MASS (ESI+) m/z; 902.36 (M+Na)+ - The diastereomeric excess was calculated by the analysis <Analytical condition D> using high performance liquid chromatography.
- <Analytical condition D>
High performance liquid chromatography: HPLC LC-20A manufactured by SHIMADZU Corporation
Column: Poroshell 120EC-C18(2.7 μm, 3.0×100mm) manufactured by Agilent
Column oven temperature: 40° C.
Eluent: Acetonitrile : 0.05 vol % phosphoric acid aqueous solution 58:42 (0-27 min), 58:42-95:5 (27-32 min), 95:5 (32-34 min) (v/v)
Eluent rate: 0.9 mL/min
Detection wavelength: 210 nm -
- Fmoc-Phe-Phe-Cys(Trt)-OH (2.00 g, 2.27 mmol) and N-methylmorpholine (0.276 g, 2.72 mmol) were mixed with tetrahydrofuran (8.89 g) and acetonitrile (7.86 g), and homogenized, which was made Solution 1. Isobutyl chloroformate (0.341 g, 2.50 mmol) was dissolved in acetonitrile (7.863 g), which was made Solution 2. O-t-Bu-tyrosine (0.647 g, 2.72 mmol) was mixed with acetonitrile (7.86 g), and after adding N,O-bistrimethylsilylacetamide (1.110 g, 5.45 mmol) thereto, the mixture was stirred at 50° C. for 1 hour and homogenized, and the temperature of the mixture was cooled to room temperature, which was made Solution 3. Solution 1 was fed at 12.4 mL per a minute and Solution 2 was fed at 5.8 mL per a minute, respectively, the solutions were mixed with a mixer and passed through a tube made of a polytetrafluoroethylene resin having an inner diameter of 1 mm and a length of 0.3 m, and Solution 3 was fed to the obtained mixed solution at 6.8 mL per a minute and the solutions were mixed with a mixer and passed through a tube made of a polytetrafluoroethylene resin having an inner diameter of 1 mm and a length of 1.0 m, and the obtained solution was collected in a container to which an aqueous 10% potassium carbonate solution (10 mL) had been added in advance for 90 seconds. The obtained solutions were separated, an aqueous 10% potassium carbonate solution (15 g) was added thereto again and the liquids were separated, and the organic layer was washed with an aqueous 10% sodium chloride solution. The obtained organic layer was concentrated and purified by silica gel chromatography, and after concentrating the collected solution, hexane (40 g) was mixed therewith and the precipitated solid was filtered and dried to obtain Fmoc-Phe-Phe-Cys(Trt)-Tyr(t-Bu)-OH (1.95 g, Yield: 92%, diastereomeric excess: 99.6% de) as a white solid.

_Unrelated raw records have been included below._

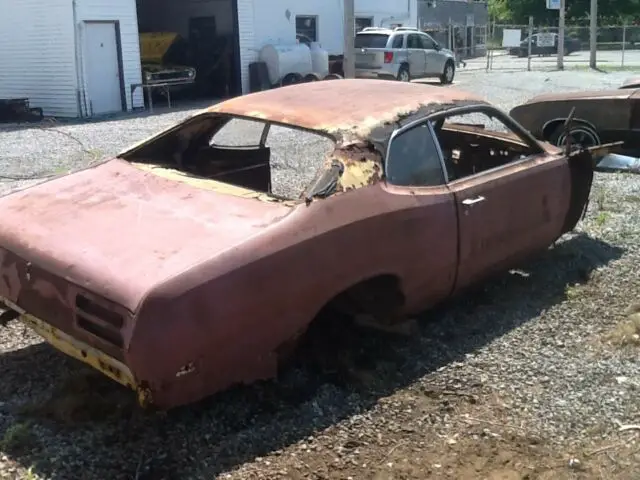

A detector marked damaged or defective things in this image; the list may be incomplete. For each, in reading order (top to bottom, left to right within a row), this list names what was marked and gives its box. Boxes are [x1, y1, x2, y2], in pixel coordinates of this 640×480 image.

rust patch on roof [205, 79, 484, 139]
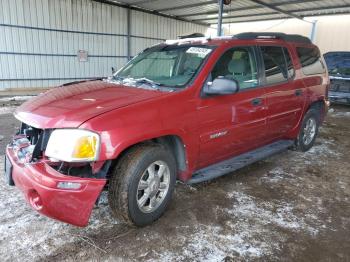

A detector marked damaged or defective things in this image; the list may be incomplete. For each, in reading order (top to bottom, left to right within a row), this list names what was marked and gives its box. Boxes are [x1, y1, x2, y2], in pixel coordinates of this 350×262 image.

front bumper damage [5, 137, 106, 227]
cracked headlight [45, 129, 100, 162]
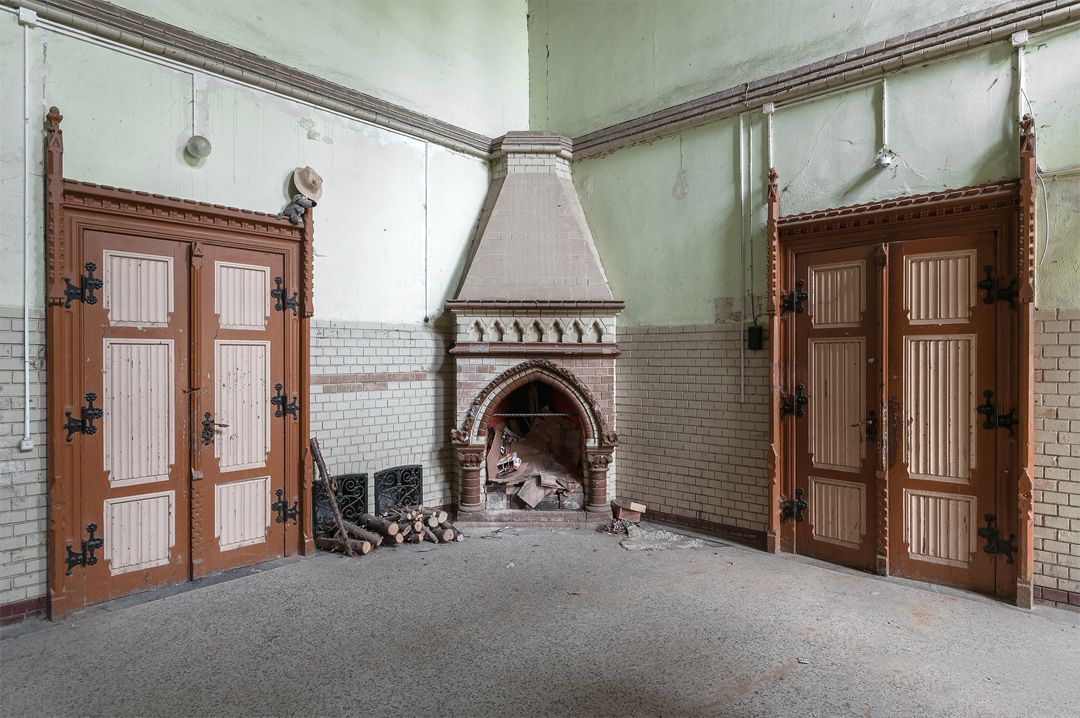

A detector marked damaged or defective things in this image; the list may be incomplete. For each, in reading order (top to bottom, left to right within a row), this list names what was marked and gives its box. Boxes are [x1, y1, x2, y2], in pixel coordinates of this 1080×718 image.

MASS (ESI+) m/z; 1121.64 (M+Na)+ - The diastereomeric excess was calculated by the analysis <Analytical condition E> using high performance liquid chromatography.
- <Analytical condition E>
High performance liquid chromatography: HPLC LC-20A manufactured by SHIMADZU Corporation
Column: Poroshell 120EC-C18 (2.7 μm, 3.0×100 mm) manufactured by Agilent
Column oven temperature: 40° C.
Eluent: Acetonitrile : 0.05 vol % phosphoric acid aqueous solution 70:430 (0 to 27 min), 70:30 to 95:5 (27 to 32 min), 95:5 (32 to 34 min) (v/v)
Eluent rate: 0.9 mL/min
Detection wavelength: 210 nm -
- Fmoc-Phe-OH (2.00 g, 5.16 mmol) and N-methylmorpholine (0.627 g, 6.19 mmol) were mixed with tetrahydrofuran (8.89 g) and acetonitrile (7.86 g), and homogenized, which was made Solution 1. Isobutyl chloroformate (0.776 g, 5.68 mmol) was dissolved in acetonitrile (7.863 g), which was made Solution 2. D-phenylglycine (0.936 g, 6.19 mmol) was mixed with acetonitrile (7.86 g), and after adding N,O-bistrimethylsilylacetamide (3.255 g, 12.4 mmol) thereto, the mixture was stirred at 50° C. for 1 hour and homogenized, and the temperature of the mixture was cooled to room temperature, which was made Solution 3. Solution 1 was fed at 11.5 mL per a minute and Solution 2 was fed at 5.6 mL per a minute, respectively, the solutions were mixed with a mixer and passed through a tube made of a polytetrafluoro-ethylene resin having an inner diameter of 1 mm and a length of 0.3 m, and Solution 3 was fed to the obtained mixed solution at 7.8 mL per a minute and the solutions were mixed with a mixer and passed through a tube made of a polytetrafluoroethylene resin having an inner diameter of 1 mm and a length of 1.0 m, and the obtained solution was collected for 105 seconds in a container to which water (2 mL) had been added in advance. With the obtained solution was mixed acetonitrile (80 g), and the precipitated solid was filtered and dried to obtain Fmoc-Phe-D-Phg-OH (1.50 g, Yield: 62%) as a white solid.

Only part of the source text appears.